Suanmiao Technology, a Beijing-based 3D AI inference chip company, has secured nearly RMB 1 billion (approximately $140 million) across two funding rounds to mass-produce 100% domestically produced 3D AI inference chips, leveraging its Ethereum mining chip legacy to break the 'memory wall' bottleneck in large model inference.
Suanmiao Technology (SUNMMIO), a Beijing-based startup developing 3D AI inference chips, has raised nearly RMB 1 billion (approximately $140 million) across two consecutive funding rounds, positioning itself as a domestic challenger to Nvidia's dominance in AI inference hardware.
Funding Details and Strategic Investors
The Pre-A round was co-led by Source Code Capital and Shi Xi Capital, with participation from Lenovo Capital and other semiconductor industry funds. The subsequent Pre-A1 round was led by Xianghe Capital, joined by state-backed investors including CDB Capital and Beijing Shunxi. These investments will fund the research and development and mass production of 100% domestically produced 3D AI inference chips.

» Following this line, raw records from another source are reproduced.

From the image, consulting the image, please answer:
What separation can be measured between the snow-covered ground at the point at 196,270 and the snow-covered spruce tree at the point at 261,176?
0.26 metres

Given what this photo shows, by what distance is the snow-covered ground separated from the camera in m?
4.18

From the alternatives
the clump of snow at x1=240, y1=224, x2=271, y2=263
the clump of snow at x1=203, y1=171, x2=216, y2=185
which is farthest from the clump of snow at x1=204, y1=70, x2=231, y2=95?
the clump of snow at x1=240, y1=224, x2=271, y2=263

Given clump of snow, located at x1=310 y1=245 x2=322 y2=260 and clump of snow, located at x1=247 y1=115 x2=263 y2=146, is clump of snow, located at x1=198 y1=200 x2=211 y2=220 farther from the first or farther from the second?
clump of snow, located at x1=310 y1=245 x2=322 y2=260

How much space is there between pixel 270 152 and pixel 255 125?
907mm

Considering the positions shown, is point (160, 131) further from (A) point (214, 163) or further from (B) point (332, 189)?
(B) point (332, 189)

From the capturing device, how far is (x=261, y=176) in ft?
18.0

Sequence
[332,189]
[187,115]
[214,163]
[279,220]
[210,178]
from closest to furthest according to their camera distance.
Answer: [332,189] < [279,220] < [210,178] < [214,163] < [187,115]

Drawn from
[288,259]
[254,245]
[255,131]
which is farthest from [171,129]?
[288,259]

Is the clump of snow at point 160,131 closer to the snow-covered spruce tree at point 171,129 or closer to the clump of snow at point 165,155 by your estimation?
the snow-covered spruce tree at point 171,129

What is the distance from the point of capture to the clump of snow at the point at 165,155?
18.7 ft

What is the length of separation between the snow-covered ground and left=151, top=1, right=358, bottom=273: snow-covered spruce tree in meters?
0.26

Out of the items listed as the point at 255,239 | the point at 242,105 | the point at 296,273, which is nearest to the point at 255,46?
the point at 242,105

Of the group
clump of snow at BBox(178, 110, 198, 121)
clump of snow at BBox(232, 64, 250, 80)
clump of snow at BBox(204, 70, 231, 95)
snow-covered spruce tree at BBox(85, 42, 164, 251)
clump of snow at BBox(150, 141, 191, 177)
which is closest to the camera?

Breaking the Memory Wall with 3D Stacking
Suanmiao's core innovation targets what the industry calls the "memory wall" - a critical bottleneck where compute units sit idle waiting for data to be fetched from memory. The company's solution combines architectural innovation with a domestic 3D IC (integrated circuit) supply chain that has been cultivated over years.

From Ethereum Mining to AI Inference
The company's origins trace back to 2009 when founder Wang Fuquan, a former researcher at the Chinese Academy of Sciences and key participant in the Loongson (Godson) CPU project, launched Shengsheng Technology. There, he led development of the JASMINER X4, an Ethereum mining chip that used 40nm process technology to achieve 20x the energy efficiency of Nvidia's 7nm flagship GPUs, generating RMB 800 million in revenue from a single product line.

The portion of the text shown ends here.